The 58-year-old, who suffered a large swing against him in the 2019 election, said Labor has effectively become too 'woke' and has alienated working class voters in order to win inner-city votes.

'I think there has been a cultural shift and too much of an emphasis on our more newly arrived base, and not sufficient emphasis on our traditional base,' he said.

The MP said he wanted to 'take the Labor Party back to its traditional roots, back to the Labor Party I knew when I first became a member 36 years ago.'

He wants to the party to focus on 'blue-collar workers, the people who have traditionally voted for us in very large number but somehow haven't been voting for us in large number over the course of possibly the last decade.
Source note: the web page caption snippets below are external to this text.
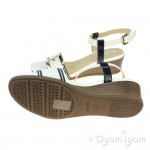 Geox MaryKarmen Womens White-Navy Sandal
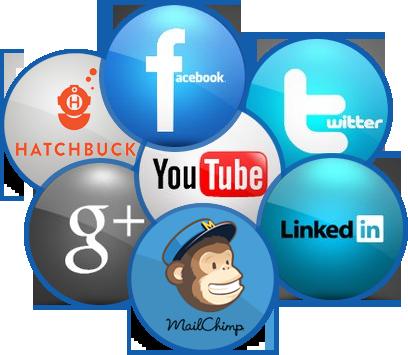 social-media-v2
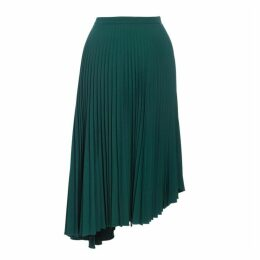 Markus Lupfer Maddie Pleated Skirt Forest Green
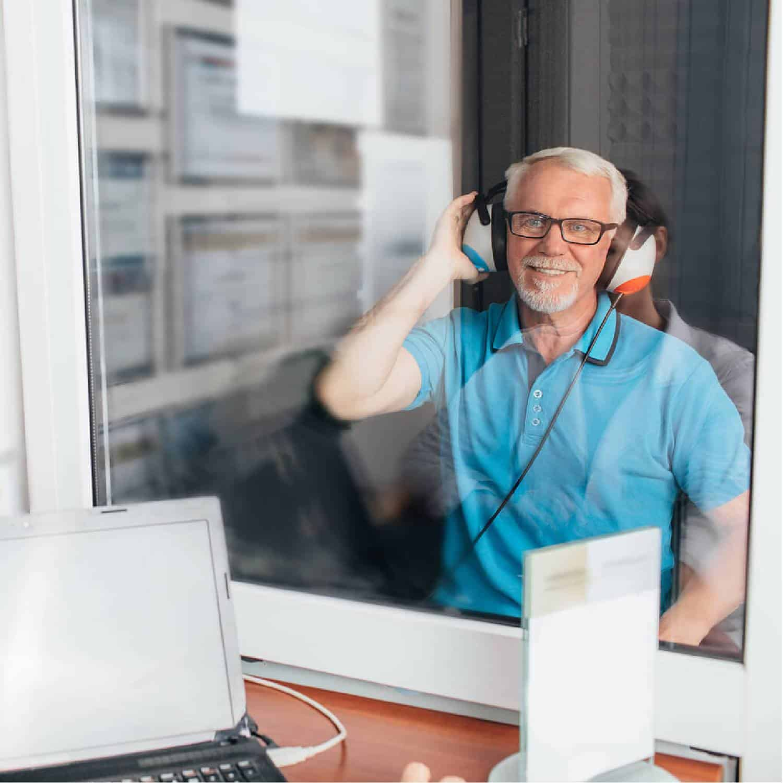 Hearing Evaluation of Senior Man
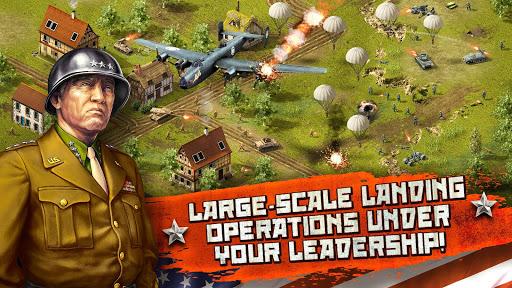 Second World War: Western Front Strategy game 2.96 Screenshots 7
'I've seen them come up to the polling in high viz, carrying LNP how-to-vote cards, carrying One Nation cards and I ask myself how it all went so terribly wrong.'

Mr Fitzgibbon, who has previously threatened to quit if Labor adopts a 2030 emissions target that he finds too ambitious, will step down as shadow minister for agriculture and resources to become a backbench MP.

The move has sparked speculation he will try to oust Mr Albanese, who is trailing Scott Morrison in the polls, before the next election, due in May 2022. Asked if Mr Albanese can win the next election, he said: 'Albo can win if he listens to Joel Fitzgibbon more.'

The MP said he regrets not running for leadership in 2019. 'I don't believe I would have won that contest, but I think a contest would have been good for the rank-and-file and the industrial wing of the party,' he said.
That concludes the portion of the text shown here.